Questo piccolo libro sulla storia della basilica e della presenza in essa dei minori conventuali, pur raccogliendo molte notizie leggendarie, come quelle sulla reliquia del sangue di s. Giacomo, conteneva importanti riferimenti alle vicende dell'edificio sacro. Uno di essi ha permesso di ritrovare nel 1959 e restaurare nel 1989-90 la cappella Bessarione, con i resti degli affreschi di Antoniazzo Romano e Melozzo da Forlì, che il M. ricordava essere stati coperti di calce nel 1545 a causa delle infiltrazioni d'acqua che avevano danneggiato la cappella (poi chiusa nel rifacimento architettonico della chiesa da parte di L. Rusconi Sassi nel 1722).
Lo stesso M., particolarmente legato al culto di s. Antonio da Padova, introdusse tra i fedeli della basilica la devozione a questo santo, recitando due panegirici al giorno e un apposito ottavario, e raccolse le offerte con le quali fu eretto un altare.
Il M. morì a Roma, nel convento dei Ss. Apostoli, il 1( ag. 1666.
Fantuzzi e Mazzuchelli attribuiscono al M. anche, come opere perdute o rimaste manoscritte, un Tractatus de plenitudine potestatis Romani pontificis, una Responsio apologetica ad P. Raberderium S.I., una versione in poesia della Passione di Cristo, varie orazioni alla Vergine e a s. Antonio, mentre una sua orazione funebre per il principe Michele Peretti fu stampata a Roma nel 1631. Due sonetti del M. sono stati inseriti nella raccolta Poesie de' signori accademici Fantastici di Roma, Roma 1637, pp. 26, 34.

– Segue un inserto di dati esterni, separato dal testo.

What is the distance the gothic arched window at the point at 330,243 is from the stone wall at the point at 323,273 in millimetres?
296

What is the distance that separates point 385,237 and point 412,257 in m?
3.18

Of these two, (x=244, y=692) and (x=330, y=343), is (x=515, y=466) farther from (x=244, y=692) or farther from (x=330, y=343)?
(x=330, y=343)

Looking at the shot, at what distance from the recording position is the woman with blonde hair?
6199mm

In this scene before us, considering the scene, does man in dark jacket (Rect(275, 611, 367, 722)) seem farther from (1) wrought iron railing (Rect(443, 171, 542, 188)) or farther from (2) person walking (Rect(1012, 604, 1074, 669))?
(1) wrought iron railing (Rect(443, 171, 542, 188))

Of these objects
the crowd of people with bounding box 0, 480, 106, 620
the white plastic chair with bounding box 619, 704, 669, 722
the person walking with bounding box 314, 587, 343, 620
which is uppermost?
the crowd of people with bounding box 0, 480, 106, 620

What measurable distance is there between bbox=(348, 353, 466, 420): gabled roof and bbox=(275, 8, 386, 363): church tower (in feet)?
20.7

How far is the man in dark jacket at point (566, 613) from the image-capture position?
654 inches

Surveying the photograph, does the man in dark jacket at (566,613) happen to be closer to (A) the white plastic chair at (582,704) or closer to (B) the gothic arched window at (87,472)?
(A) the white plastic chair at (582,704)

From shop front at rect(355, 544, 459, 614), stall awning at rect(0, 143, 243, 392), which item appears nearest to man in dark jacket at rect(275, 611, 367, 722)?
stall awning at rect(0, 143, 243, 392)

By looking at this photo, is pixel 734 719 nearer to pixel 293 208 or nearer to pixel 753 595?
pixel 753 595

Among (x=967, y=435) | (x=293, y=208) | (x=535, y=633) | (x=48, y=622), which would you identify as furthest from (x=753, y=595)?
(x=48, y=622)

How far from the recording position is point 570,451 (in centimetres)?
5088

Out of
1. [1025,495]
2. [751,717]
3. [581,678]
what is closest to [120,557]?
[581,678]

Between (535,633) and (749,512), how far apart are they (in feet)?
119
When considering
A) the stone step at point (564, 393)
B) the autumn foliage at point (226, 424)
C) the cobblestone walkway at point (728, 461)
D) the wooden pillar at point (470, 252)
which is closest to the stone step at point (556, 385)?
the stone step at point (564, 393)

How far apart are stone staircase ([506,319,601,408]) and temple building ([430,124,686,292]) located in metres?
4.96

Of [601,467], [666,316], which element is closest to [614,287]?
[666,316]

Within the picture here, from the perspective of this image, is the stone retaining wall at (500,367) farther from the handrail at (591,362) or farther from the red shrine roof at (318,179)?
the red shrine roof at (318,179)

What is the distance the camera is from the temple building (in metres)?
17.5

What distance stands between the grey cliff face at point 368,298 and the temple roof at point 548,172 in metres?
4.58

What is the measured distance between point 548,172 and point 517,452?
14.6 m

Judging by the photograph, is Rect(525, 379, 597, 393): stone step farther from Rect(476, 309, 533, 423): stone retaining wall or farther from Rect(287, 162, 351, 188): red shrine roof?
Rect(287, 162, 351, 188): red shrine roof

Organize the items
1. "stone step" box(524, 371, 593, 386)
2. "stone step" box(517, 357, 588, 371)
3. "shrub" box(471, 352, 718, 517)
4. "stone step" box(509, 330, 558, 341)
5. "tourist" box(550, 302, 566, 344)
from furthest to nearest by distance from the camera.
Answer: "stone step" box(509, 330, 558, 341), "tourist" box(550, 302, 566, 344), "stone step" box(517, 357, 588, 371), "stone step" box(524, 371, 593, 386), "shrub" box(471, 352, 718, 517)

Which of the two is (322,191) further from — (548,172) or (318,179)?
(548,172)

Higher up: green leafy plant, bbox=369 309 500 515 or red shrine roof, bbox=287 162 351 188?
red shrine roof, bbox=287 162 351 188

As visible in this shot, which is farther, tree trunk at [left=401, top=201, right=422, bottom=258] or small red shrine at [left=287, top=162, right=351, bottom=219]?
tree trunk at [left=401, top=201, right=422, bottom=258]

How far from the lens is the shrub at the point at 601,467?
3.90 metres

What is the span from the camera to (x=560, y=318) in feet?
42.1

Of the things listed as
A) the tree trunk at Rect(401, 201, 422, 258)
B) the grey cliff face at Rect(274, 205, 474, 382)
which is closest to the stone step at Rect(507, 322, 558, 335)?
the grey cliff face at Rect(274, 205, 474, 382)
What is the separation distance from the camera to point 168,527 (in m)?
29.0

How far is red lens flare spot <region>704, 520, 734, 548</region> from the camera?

Fonti e Bibl.: G. Franchini, Bibliosofia e memorie letterarie di scrittori francescani conventuali, Modena 1693, pp. 115-118; G. Mazzuchelli, Gli scrittori d'Italia, II, 3, Brescia 1762, pp. 1827 s. (s.v. Boselli, B.); G. Fantuzzi, Notizie degli scrittori bolognesi, II, Bologna 1782, pp. 313 s.; G.G. Sbaraglia, Supplementum et castigatio ad Scriptores trium Ordinum S. Francisci, II, Romae 1921, p. 190; D. Sparacio, Musicisti minori conventuali, in Miscellanea francescana, XXV (1925), 4, p. 84; E. Rossi, Elenco dei manoscritti persiani della Biblioteca Vaticana, Città del Vaticano 1948, p. 68; G. Graf, Geschichte der christlichen arabischen Literatur, IV, Città del Vaticano 1951, p. 253; G. Perini, A scholar's Bildungsgeschichte in seventeenth-century Rome, in Art history in the age of Bellori. Scholarship and cultural politics in seventeenth-century Rome, a cura di J. Bell - T. Willette, Cambridge 2002, p. 56; M. Forlivesi, Scotistarum princeps. Bartolomeo Mastri (1602-1673) e il suo tempo, Padova 2002, pp. 88, 151, 345.